___ MATERIAL FOR THIS EXERCISE

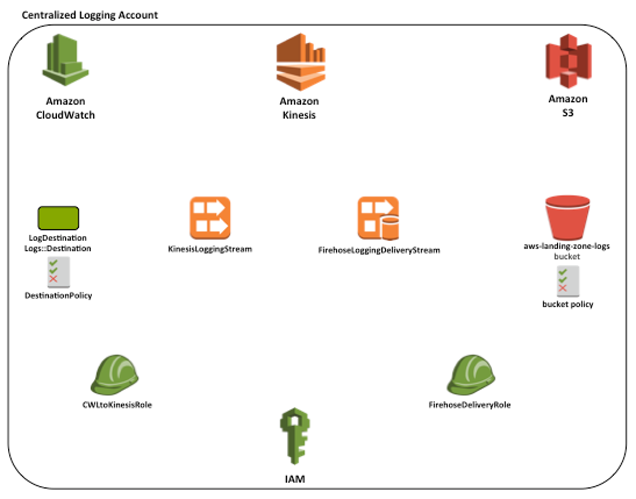 Figure 2 - New infrastructure required in the centralized logging account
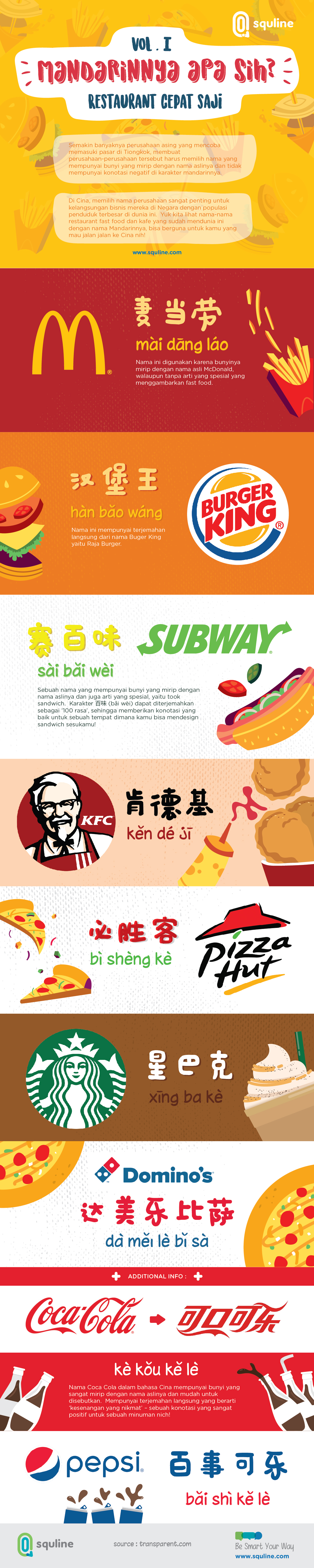 This Pin Contains Information About The Name Of Fast Food Restaurants In Mandarin If You Go To Chinese Speaking Cou Food Fast Food Restaurant Restaurant Names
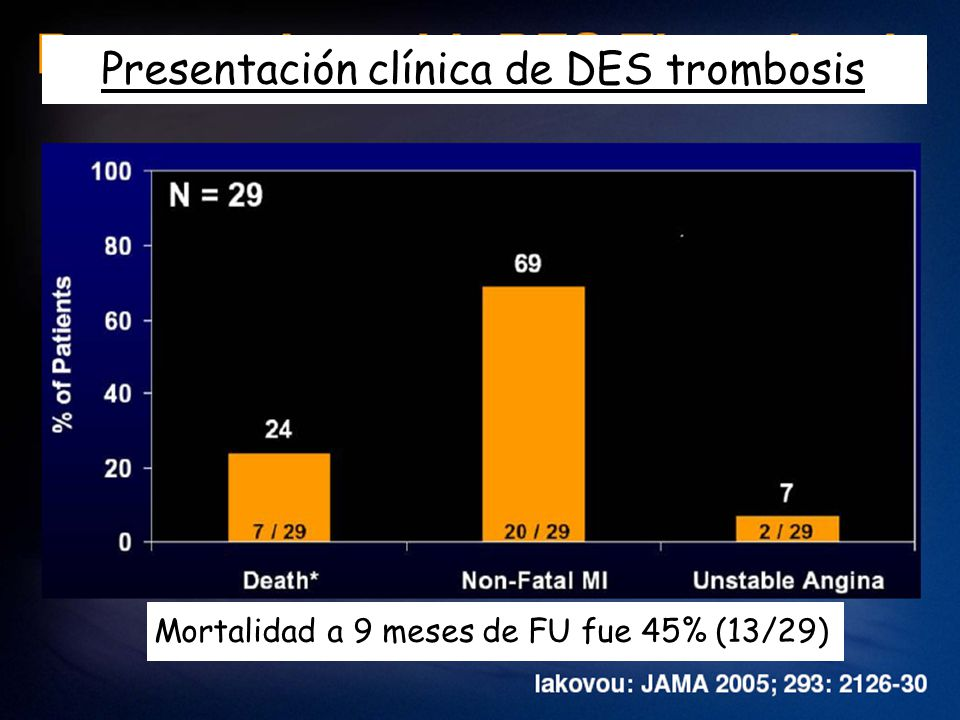 Presentación clínica de DES trombosis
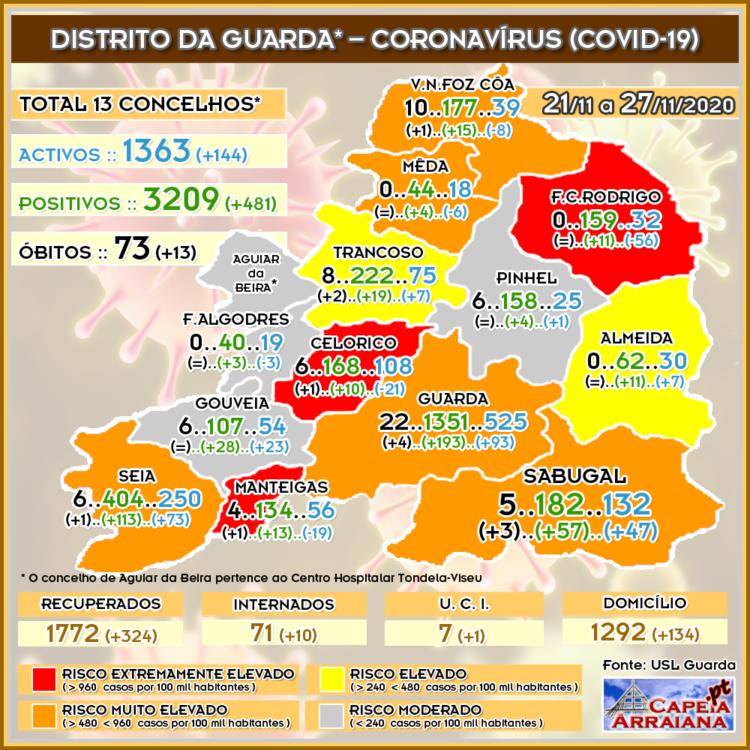 Quadro do Coronavírus no distrito da Guarda – Semana de 21.11 a 27.11.2020 - capeiaarraiana.pt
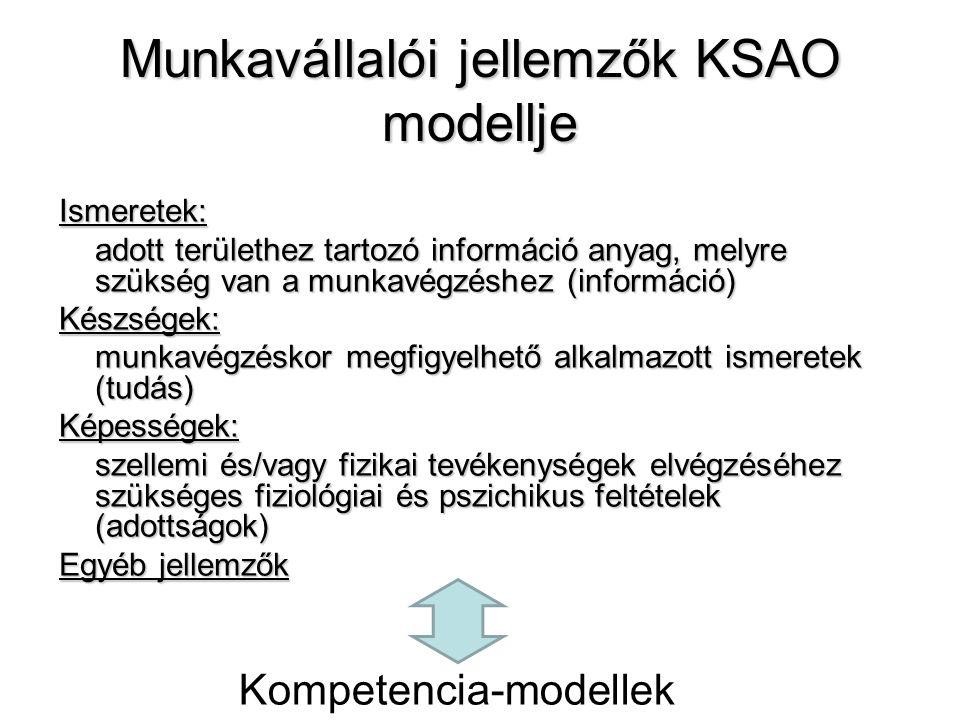 Munkavállalói jellemzők KSAO modellje Ismeretek: adott területhez tartozó információ anyag, melyre szükség van a munkavégzéshez (információ) Készségek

______

▶ [TASK DESCRIPTION]: The copy starts at the line holding "Presentación clínica de DES trombosis" and ends at the last line of the records above. Transcribe those lines exactly, pictures excluded.

▶ [TASK ANSWER]:
 Presentación clínica de DES trombosis
 Quadro do Coronavírus no distrito da Guarda – Semana de 21.11 a 27.11.2020 - capeiaarraiana.pt
 Munkavállalói jellemzők KSAO modellje Ismeretek: adott területhez tartozó információ anyag, melyre szükség van a munkavégzéshez (információ) Készségek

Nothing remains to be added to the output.